Nor do they. Paris-based Vivendi’s light touch in running the world’s biggest music company, Universal, and what is now the world’s biggest video-gaming company, Activision Blizzard, is beginning to impress outsiders.
Remodelled from the Vivendi media empire that nearly capsized with debt in 2002, the new group has been quietly stabilised and refocused, with interests including music, gaming, broadband and mobiles.
At its heart sits Lévy, 52, a tall and bespectacled Frenchman with a rather inscrutable smile. His varied CV – engineer, manager, banker and political adviser – is matched only by his droll directness. Try asking him what he knows about music.
“I have no view as to what makes a successful record. My own artistic taste is the biggest risk for the company and I know it. I don’t interfere because I don’t know, and I know I don’t know, and I want everyone to know I don’t know.”
He grins. “I am not running Universal Music. I am the enabler. I try to make sure that the people who know how to run a music company are put in a position to perform well while under sufficient pressure to produce the results I am requesting.”
Those results seem clear. In contrast to the sorry state of Terra Firma-owned EMI, Universal is gaining market share. It looks like it’s even snatching The Rolling Stones from its British rival.
And last month, Lévy put together another world No 1, merging Vivendi Games (biggest seller: World of Warcraft) with American video-gaming giant Activision (Guitar Hero), to create Activision Blizzard.
☆ ☆ ☆ ☆
→ Problem requirements
Write the next part of the passage about Vivendi and its chief Lévy, picking up after its final sentence. The items after this passage are separate material.

→ Information given
☆ ☆ ☆ ☆
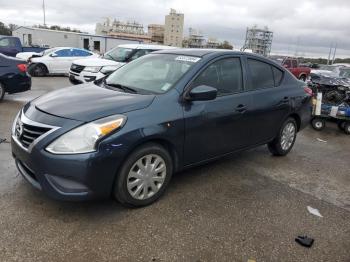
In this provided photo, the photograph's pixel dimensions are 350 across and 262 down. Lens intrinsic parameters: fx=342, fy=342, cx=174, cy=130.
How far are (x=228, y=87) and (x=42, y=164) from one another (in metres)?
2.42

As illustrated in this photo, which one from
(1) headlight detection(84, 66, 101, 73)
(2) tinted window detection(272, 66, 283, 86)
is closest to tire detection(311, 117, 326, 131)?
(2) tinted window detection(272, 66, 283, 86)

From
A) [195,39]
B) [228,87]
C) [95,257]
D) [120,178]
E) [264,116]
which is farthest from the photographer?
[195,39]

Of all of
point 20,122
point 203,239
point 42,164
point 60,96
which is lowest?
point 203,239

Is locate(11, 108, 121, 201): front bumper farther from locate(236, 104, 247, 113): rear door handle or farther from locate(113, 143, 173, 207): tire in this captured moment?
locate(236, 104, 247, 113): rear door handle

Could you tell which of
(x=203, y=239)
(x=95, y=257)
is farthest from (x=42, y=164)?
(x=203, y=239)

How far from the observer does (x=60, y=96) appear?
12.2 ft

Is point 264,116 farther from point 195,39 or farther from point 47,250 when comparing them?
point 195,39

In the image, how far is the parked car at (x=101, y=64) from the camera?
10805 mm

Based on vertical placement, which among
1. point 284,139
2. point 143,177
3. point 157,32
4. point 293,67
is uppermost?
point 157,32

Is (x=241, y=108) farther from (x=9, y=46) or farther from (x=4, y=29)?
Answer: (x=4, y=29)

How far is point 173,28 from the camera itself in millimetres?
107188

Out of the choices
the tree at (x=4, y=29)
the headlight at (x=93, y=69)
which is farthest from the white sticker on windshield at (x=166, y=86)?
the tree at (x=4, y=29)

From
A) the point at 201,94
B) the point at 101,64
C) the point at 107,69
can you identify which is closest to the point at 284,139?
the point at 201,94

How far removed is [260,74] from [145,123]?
☆ ☆ ☆ ☆
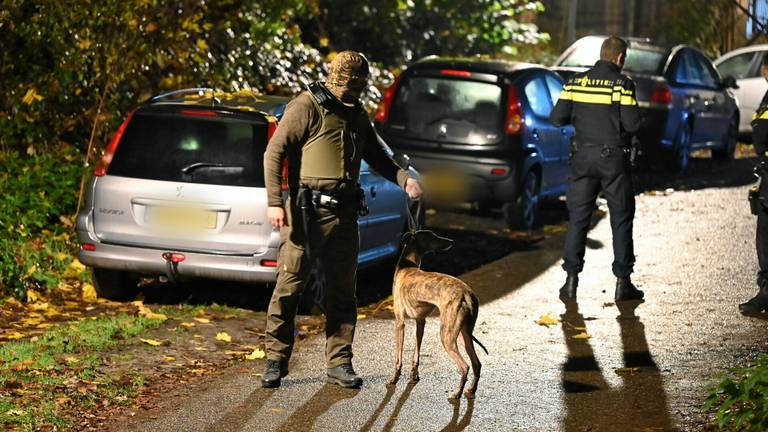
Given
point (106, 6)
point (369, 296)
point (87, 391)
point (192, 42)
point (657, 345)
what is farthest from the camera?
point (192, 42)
☆ ☆ ☆ ☆
→ Response box
That deal could make Vivendi, with a market value of €34 billion (£25.5 billion), a key player in future digital convergence. And Lévy pulled it off without a squeak of prenuptial speculation, testimony to his belief that relationships and discretion come first.
“You are right, it was totally unexpected,” nods Lévy, “and remember, the games industry is now bigger than the music industry.” But he managed it, he says, because the boss of Activision in California could talk to the boss of Universal, and ask, “what’s it like working for these Frenchmen who are a bit of a mystery?” And the answer was positive.
And that, say colleagues, is how Lévy operates, low-key and resolute, relying on trust, never ducking the questions. Does he worry about Amy Winehouse, Universal’s biggest-selling artist last year? “No,” he shrugs, “I follow the headlines, and I hope she has better health in the future.”
You can’t rattle him, but he has his quirks. He had wanted to meet at The Sunday Times – he likes to visit others where they work, apparently – but was persuaded that we might get more peace in the offices of Vivendi’s City PR firm.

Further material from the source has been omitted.